Seeing your guys post made me go dig out some old boxes of random non Superman stuff and found two issues of the Batman Adventures #12, the first appearance of Harley Quinn. Sadly out of 4 or 5 long boxes probably the only ones worth much, but still cool!
@dnh127 OMG…Those are the Holy Grail’s of HQ!
I only have #2
@dnh127 want to sell one to fellow mehtizen?
@mfladd I was really surprised. I had seen an article about it a while back, and thought that cover sorta looked familiar. Glad this thread made me get off my butt and go looking for the box. Was definitely surprised to have two. Will probably end up parting ways with at least one of them.
Kinda makes me want to go through and inventory all my old stuff and see if anything else is worth anything.
@dnh127 let me know what you are thinking. If it is fair I would love to add it to to my collection. You can reach me at @mehgoat@yahoo.com. Just let me know you sent something as I never really check it.
@mfladd Cool.
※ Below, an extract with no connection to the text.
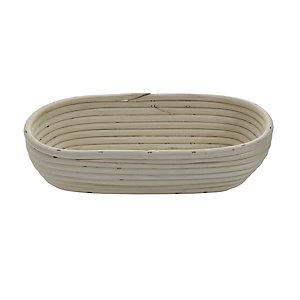 Oval Banneton Basket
I need to do some research to see what they are actually going for, not just the ZOMG its the first appearance so its worth $1,000,000 (in a Dr. Evil voice). But will let you know if I decide to pull the trigger on parting ways with one of them.
@mfladd I know exactly how you look right now.
@dnh127 Yea, I would go with the I think I will give this guy a deal price
I just noticed my email was wrong - mehgoat@yahoo.com
I dabble. I buy mostly stuff I enjoy rather than going out of my way to collect.
I have a few Harley things mostly because Palmiotti lives down the road from me so I’m always running into him plus I mean, Harley is a pretty cool character.
I loved the 100 Bullets series and have all the trade paperbacks.
Way back when I was a kid I got into the Dreadstar comics and I think I still have all of those.
Constantine was great. Basically I guess I’m a Vertigo fan really, lol.
I do also have all the Red Son comics which are really cool.
Some of the darker Batman graphic novels were really great as well.
@Bingo I have been wanting to get my hands on 100 Bullets. I read that they are looking at Tom Hardy to play the lead in a movie. And that Joseph Gordon Levitt is trying to make Sandman. As much as I get excited for the bigger name movies like Suicide Squad and Captain America,etc, I love the idea of these getting produced. Although without the larger budgets (as I’m sure will be the case),I’m also concerned about how much proper attention they’ll get.
@KittySprinkles Agreed on all those counts. Also, totally get some 100 Bullets. It’s a seriously exceptional series. Start with ‘First Shot, Last Call’ which has issues 1-5 collected into one graphic novel.